Matignon fait le ménage dans les organismes publics

Un premier pas vers le « choc de simplification » annoncé Jeudi par le Président de la République

Monique BOULESTIN

Le comité de modernisation de l’action publique réuni ce mardi matin à Matignon prévoit de limiter le recours aux agences, de rationnaliser les opérateurs de l’Etat et de supprimer une centaine de commissions administratives.

Jean-Marc Ayrault – AFP

Le Premier ministre, Jean-Marc Ayrault, a présidé ce mardi matin le deuxième comité de modernisation de l’action publique (MAP), vaste chantier de réforme de l’Etat lancé en décembre dernier. Il en ressort une série de mesures visant à concrétiser le « choc de simplification » promis aux particuliers comme aux entreprises par François Hollande jeudi dernier.

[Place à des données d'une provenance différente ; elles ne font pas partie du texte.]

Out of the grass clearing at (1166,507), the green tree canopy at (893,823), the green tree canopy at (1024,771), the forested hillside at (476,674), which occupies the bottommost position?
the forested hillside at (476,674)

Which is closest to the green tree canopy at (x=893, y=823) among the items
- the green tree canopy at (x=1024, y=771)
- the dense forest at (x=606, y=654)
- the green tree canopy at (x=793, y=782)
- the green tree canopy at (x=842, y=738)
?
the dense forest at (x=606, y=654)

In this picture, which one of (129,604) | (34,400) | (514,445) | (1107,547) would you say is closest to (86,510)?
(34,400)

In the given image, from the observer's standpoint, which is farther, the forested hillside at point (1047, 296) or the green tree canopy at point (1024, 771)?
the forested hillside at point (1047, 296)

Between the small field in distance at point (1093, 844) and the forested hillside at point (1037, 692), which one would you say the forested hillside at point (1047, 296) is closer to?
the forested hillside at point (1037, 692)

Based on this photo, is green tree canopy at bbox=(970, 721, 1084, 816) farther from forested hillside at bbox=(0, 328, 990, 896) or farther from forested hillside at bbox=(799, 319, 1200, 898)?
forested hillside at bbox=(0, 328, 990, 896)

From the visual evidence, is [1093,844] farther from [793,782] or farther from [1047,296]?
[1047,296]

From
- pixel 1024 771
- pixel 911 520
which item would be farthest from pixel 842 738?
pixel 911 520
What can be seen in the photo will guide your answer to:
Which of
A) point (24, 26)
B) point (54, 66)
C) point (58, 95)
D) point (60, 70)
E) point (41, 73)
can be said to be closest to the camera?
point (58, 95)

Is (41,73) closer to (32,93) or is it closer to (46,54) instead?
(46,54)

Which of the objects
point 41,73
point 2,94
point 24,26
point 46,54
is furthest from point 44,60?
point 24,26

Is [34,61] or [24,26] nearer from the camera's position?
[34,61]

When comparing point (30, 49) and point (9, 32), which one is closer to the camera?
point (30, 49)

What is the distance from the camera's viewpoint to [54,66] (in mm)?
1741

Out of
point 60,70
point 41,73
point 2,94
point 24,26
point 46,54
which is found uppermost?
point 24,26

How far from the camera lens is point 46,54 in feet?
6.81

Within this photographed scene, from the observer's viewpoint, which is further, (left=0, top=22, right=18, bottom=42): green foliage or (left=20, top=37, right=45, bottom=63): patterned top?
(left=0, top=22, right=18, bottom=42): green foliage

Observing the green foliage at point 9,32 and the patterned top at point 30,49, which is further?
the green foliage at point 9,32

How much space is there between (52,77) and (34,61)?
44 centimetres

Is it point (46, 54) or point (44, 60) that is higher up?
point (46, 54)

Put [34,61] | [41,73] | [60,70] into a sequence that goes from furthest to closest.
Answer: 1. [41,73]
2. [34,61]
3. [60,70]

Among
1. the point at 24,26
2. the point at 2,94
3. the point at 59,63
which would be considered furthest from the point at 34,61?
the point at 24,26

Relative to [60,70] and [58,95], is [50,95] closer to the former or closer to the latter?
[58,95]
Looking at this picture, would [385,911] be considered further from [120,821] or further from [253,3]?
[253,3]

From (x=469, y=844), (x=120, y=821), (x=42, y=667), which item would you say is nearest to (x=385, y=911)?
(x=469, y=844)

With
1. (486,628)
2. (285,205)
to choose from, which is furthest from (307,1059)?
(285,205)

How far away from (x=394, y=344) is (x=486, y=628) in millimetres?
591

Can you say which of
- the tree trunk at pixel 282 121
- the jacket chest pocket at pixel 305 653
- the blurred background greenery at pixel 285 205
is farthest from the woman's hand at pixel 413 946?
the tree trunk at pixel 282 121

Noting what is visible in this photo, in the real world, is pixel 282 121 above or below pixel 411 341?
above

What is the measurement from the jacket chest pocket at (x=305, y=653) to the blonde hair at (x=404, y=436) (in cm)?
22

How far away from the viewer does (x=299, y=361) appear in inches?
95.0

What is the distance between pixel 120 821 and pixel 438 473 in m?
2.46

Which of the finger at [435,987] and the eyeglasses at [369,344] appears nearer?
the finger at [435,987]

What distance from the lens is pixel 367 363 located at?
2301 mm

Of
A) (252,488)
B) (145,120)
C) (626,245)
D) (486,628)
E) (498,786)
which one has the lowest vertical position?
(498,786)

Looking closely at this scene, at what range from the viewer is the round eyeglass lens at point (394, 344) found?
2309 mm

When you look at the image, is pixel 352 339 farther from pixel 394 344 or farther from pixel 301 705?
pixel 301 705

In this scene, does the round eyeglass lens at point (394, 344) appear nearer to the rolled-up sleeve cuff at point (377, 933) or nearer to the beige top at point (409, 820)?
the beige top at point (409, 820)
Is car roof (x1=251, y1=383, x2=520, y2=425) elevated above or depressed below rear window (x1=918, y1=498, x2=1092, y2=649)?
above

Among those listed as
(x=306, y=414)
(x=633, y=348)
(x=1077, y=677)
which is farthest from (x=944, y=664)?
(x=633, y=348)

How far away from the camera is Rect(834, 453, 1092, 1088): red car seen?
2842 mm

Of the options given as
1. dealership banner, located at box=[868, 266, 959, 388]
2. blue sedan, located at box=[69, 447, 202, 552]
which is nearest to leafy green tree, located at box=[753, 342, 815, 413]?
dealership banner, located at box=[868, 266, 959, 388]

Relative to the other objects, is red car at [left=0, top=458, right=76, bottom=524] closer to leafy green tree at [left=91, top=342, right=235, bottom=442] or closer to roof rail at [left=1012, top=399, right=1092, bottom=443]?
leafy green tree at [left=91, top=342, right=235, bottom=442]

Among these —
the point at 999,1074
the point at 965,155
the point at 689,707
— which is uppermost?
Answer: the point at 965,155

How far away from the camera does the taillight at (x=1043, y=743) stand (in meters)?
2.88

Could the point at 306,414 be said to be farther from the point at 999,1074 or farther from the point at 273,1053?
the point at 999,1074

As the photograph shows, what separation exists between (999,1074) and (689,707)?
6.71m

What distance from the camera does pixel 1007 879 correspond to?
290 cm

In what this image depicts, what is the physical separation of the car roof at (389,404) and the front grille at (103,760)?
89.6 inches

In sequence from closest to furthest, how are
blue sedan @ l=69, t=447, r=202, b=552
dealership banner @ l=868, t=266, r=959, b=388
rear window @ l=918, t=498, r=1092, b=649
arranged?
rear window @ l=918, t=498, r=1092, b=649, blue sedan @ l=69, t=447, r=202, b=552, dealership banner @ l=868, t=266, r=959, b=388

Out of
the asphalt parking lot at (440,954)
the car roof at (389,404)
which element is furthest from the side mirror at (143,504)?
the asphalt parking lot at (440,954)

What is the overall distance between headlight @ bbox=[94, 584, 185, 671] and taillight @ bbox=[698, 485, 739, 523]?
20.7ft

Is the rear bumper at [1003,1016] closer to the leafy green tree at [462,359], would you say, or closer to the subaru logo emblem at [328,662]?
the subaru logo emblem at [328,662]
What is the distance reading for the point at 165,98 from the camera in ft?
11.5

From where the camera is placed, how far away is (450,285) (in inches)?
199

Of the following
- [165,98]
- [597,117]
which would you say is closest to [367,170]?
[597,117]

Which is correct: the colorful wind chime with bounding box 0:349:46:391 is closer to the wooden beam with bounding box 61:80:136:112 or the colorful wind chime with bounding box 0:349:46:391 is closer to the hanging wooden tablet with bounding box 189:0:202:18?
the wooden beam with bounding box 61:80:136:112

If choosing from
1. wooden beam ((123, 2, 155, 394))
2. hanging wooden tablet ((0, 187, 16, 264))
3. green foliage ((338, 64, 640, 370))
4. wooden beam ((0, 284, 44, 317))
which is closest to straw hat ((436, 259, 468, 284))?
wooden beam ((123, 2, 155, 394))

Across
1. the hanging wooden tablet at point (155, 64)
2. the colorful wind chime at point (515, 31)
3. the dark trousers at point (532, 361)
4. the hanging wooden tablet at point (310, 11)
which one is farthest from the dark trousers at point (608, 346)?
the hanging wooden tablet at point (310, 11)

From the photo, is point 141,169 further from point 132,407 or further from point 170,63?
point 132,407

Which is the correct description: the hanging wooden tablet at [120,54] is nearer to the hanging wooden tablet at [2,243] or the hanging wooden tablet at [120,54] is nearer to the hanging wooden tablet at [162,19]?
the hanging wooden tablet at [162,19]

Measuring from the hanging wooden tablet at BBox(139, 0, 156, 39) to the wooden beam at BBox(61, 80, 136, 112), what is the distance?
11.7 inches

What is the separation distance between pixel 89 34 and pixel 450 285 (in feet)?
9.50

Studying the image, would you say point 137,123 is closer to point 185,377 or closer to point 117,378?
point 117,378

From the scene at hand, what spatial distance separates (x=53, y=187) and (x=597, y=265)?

Le relevé de décisions de Matignon comprend aussi un chapitre important sur « la rationalisation du paysage des agences et opérateurs de l’Etat », ces organismes publics (environ 600 opérateurs, un millier avec les agences) qui dépendent des ministères, mais qui a échappé en réalité à tout pilotage centralisé (ressources, dépenses d’investissements et de fonctionnement) ces dernières années. Bercy a déjà imposé dans le budget des règles d’économies aux opérateurs identiques à celles de leurs ministères de tutelle. Cette fois, Matignon annonce la publication dans les prochains jours d’une circulaire qui encadrera strictement la création de nouvelles agences : il faudra notamment des études préalables d’opportunité et d’impact. En outre, les quelque 200 agences de petite taille (moins de 50 agents) sont en train d’être « passées en revue » et, d’ici à juin, nombre d’entre elles seront « regroupées, réorganisées ou supprimées ».

101 commissions administratives consultatives supprimées

Même démarche avec les opérateurs, pour lesquels « la suppression ou le regroupements d’une quinzaine d’organismes sont d’ores et déjà envisagés » sous la houlette des ministères de tutelle. Exemples : les missions de l’agence nationale des services à la personne (ANSP) vont être réintégrées au sein de l’administration du ministère de l’Artisanat et du Commerce ; l’agence nationale pour la cohésion sociale va être rapprochée du secrétariat général du comité interministériel des villes ; une réorganisation de la direction de la jeunesse et de ses opérateurs (agence du service civique, institut national de la jeunesse) est engagée ; un centre d’études et d’expertise sur les risques, l’environnement, la mobilité et l’aménagement (CEREMA) va être créé début 2014 pour regrouper 11 structures existantes (Développement durable et Logement), etc.

Enfin, un grand ménage est fait au sein des commissions administratives consultatives : 101 commissions (soit 15 % d’entre elles) sont supprimées, sachant qu’une autre vague suivra d’ici à l’été (pour atteindre 25 %). Beaucoup d’entre elles ne se réunissaient plus, étaient des survivances historiques ou doublonnaient avec d’autres organismes : commission des archives diplomatiques, conseil territorial de l’éducation, comité de suivi du dispositif de financement de l’économie française, comité de lutte contre la grippe, comité national de suivi du plan pour préserver l’efficacité des antibiotiques, observatoire de l’énergie, conseil économique de la défense, etc.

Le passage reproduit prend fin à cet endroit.